##### VORLIEGENDER TEXT

Die kulturelle Dimension von Katastrophen

Internationale Konferenz an der FAU beschäftigt sich mit dem Einfluss von Kultur auf die Katastrophenbewältigung

Trotz größter – oftmals technokratischer – Anstrengungen hinterlassen die Katastrophenvorbeugung und -reaktion der letzten Dekaden ein kritisches Bild. Grund dafür ist die Vernachlässigung eines wichtigen Faktors: Kultur(en) und Gesellschaft beeinflussen Katastrophen und die Reaktionen der betroffenen Personen erheblich. Auf einer internationalen Konferenz diskutieren rund 40 Experten aus Wissenschaft und Praxis am 11. und 12. Juli in Erlangen über Möglichkeiten, den kulturellen Hintergrund in das Katastrophenmanagement einfließen zu lassen. Zu der Konferenz eingeladen hat das Institut für Geographie der FAU zusammen mit Vertretern anderer internationaler Forschungseinrichtungen.

##########

_AUFGABE:_
Beantworten Sie anhand des Textes über die Konferenz zur kulturellen Dimension von Katastrophen die folgenden Fragen.
(a) Welcher wichtige Faktor wurde laut dem Text bei der Katastrophenvorbeugung und -reaktion vernachlässigt?
(b) Wann und in welcher Stadt diskutieren die Experten?
(c) Wer hat zu der Konferenz eingeladen?

##### BEREITGESTELLTES MATERIAL

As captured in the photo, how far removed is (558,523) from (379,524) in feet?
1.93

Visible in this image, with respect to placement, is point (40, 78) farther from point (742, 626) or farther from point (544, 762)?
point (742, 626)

##########

_ANTWORT:_
(a) Kultur(en) und Gesellschaft, die Katastrophen und die Reaktionen der betroffenen Personen erheblich beeinflussen.
(b) Am 11. und 12. Juli in Erlangen.
(c) Das Institut für Geographie der FAU zusammen mit Vertretern anderer internationaler Forschungseinrichtungen.